To prevent: Let deodorant dry before dressing and don't let stains sit! Apply prewash spray or liquid detergent ASAP, then wash. Every third or fourth washing, use the hottest water safe for the shirts.
Perspiration Stains/Odor: Soak the stained shirt in equal parts ammonia and water and add a few Tbsps. of liquid dish soap. Soak overnight. Then, wash as usual.
Fabric Softener: Use an old dish towel as a fabric softener sheet. Pour a couple of capfuls of Downey on it and throw it in the dryer. It will take over a year to go thru a small bottle of Downey fabric softener. You can use the towel for about 15 loads or until you notice a little static.
Fading: Turn dark clothes inside out and wash in the coolest water possible then dry on low heat. For all-black clothes, throw in a box of black Rit® dye every 8-10 washes to keep black clothes black.
Gasoline On Clothing: Since gasoline is an oil based product, use another oil based product to pull out the odor. You can use any kind of oil that normally washes out of clothing, like baby oil. Put a little of the oil into the washer along with the clothing that has the gasoline on it. Allow it to swish around for a little while before you add the detergent.
Grass Stains: Rub on Karo Syrup and wash as usual.
Gum On Clothing: Brush egg white onto gum with a toothbrush and let sit for 15 minutes and then launder on the items normally.

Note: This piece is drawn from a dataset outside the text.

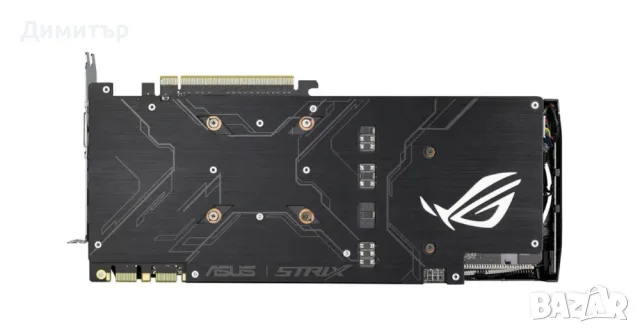 Геймърска Видео Карта ASUS STRIX GeForce GTX 1070 Ti A8G GAMING, снимка 3 - Видеокарти - 56198969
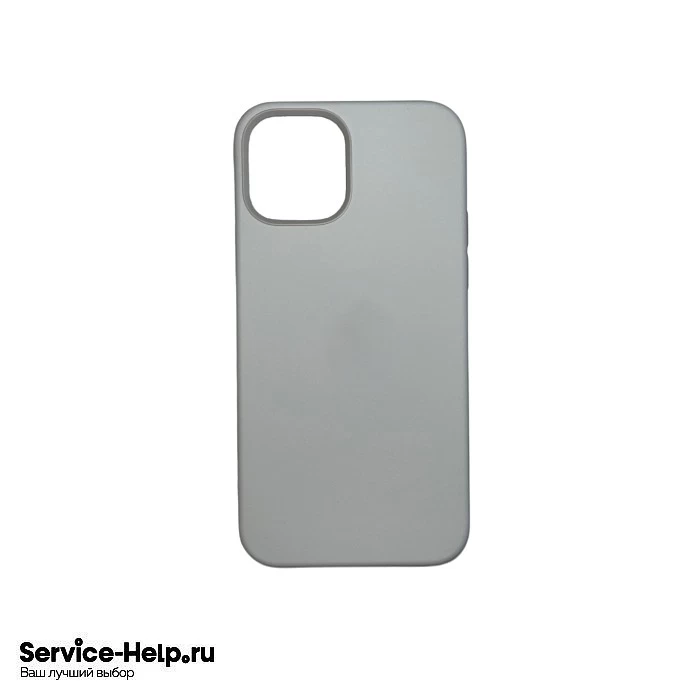 Чехол Silicone Case для iPhone 12 Mini (с анимацией) (белый) №5 ORIG Завод* купить оптом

Ink Stains: The best way to get ink out is to put rubbing alcohol on the stain, before the clothing is washed - it disappears!
Lipstick Stains: Use petroleum jelly for removing lipstick stains or rub a little vegetable shortening on the stain and then launder as normal.

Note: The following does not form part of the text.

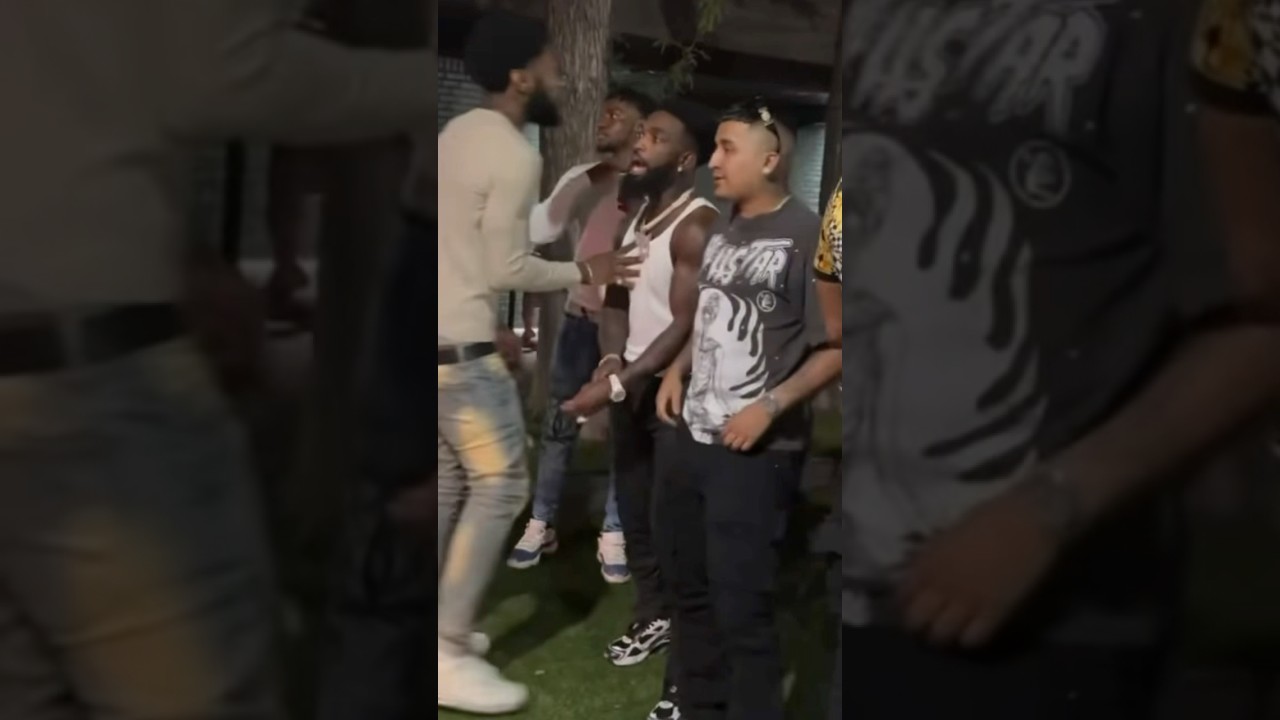 Frank Martin Gets Into Brawl At Club!!!! #gervontadavis #boxing #trending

Mildew Stains: Shake or brush the item to remove loose growth. Presoak in cold water. Wash in hot water with heavy duty detergent.
For whites, add 1/2 cup bleach. For colors, use color-safe bleach.
If the stain remains on white items, repeat washing before drying.
Dry thoroughly after the mildew has been removed - heat and sun tend to kill mildew.
Rust and Mineral Stains: Add 1 cup of bottled lemon juice to the wash water to remove discoloration from cotton laundry.
Soiled Shirt Collars: Using a small paintbrush, brush shampoo into soiled shirt collars before laundering. Shampoo is made to dissolve body oils.
Stains on Clothes: Rub on Colgate Toothpaste and wash as usual.
Spaghetti Stains: Wet the fabric and then sprinkle with powdered dish detergent. Scrub gently with a toothbrush. Rinse the item and launder normally.
White-Out/Liquid Paper and Permanent Marker Stains: Dab some sunscreen over the stain and rub off with a paper towel. Repeat until stain is gone.
Now that your laundry is done ...
For a fresher laundry basket place a fabric softener sheet in the bottom of your laundry basket (remember to change it weekly.) or sprinkle some baking soda in the bottom of the basket to help absorb the odors.
In the linen closet, place cotton balls that have been sprayed with your favorite scent. Once they are dry, place them in the corners and on the shelves.
When you travel carry a stain pretreatment stick. Taking the time to use it on stains before they set ensures that they will wash out much easier when you get home.